Los perros dan vueltas y se alejan excitados. Hauptmann orina bajo los árboles. Volkheimer camina fatigosamente detrás de Werner cargando el gran transmisor KX. Así parece incluso más grande. Apoya una enorme mano enfundada en una manopla sobre el gorro de Werner.

—No son más que números —dice lo bastante bajo como para que Hauptmann no lo pueda oír.

—Pura matemática, cadete —añade Werner imitando el entrecortado acento de Hauptmann.
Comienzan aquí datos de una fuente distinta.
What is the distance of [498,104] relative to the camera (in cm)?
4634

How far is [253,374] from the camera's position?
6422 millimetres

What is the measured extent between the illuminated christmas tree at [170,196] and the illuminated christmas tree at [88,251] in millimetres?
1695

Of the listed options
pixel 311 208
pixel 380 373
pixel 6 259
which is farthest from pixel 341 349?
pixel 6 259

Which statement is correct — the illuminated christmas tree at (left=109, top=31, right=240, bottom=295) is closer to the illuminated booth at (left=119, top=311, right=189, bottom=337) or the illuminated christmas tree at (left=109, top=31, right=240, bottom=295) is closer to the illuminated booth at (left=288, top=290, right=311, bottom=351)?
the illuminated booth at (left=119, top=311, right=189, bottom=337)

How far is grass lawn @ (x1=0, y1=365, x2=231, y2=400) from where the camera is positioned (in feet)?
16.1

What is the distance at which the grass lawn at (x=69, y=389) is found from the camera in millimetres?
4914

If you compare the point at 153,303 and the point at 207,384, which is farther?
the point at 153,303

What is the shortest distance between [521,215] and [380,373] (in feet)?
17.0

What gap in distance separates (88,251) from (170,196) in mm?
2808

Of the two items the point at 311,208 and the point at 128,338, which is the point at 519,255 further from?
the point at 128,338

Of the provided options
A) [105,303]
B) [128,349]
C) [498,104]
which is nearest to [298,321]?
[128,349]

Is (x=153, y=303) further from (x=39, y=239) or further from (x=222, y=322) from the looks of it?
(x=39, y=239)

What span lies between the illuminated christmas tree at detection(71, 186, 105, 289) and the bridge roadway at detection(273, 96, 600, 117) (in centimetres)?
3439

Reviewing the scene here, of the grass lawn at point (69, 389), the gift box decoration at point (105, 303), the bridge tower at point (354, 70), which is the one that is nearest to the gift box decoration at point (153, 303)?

Junta las yemas de los dedos de sus manos enguantadas, las cinco contra las cinco—. Tienes que acostumbrarte a pensar de esa forma.

Es la primera vez que Werner escucha la risa de Volkheimer y su semblante cambia, deja de ser amenazador y se vuelve benévolo como un niño gigante, alguien parecido a la persona en la que se convierte cuando escucha música.

Durante todo el día siguiente, el placer del éxito perdura en la sangre de Werner, el recuerdo de cómo le parecía algo sagrado caminar de regreso al castillo junto al gigante Volkheimer, pasar junto a los árboles helados y las habitaciones repletas de niños dormidos y alineados como lingotes de oro en una cámara acorazada. Al desvestirse junto a su litera Werner sintió un instinto de protección casi paternal por los demás chicos mientras el pesado Volkheimer seguía su camino hacia el dormitorio de los mayores como un ogro entre ángeles, un guardia que cruza un campo de tumbas en mitad de la noche.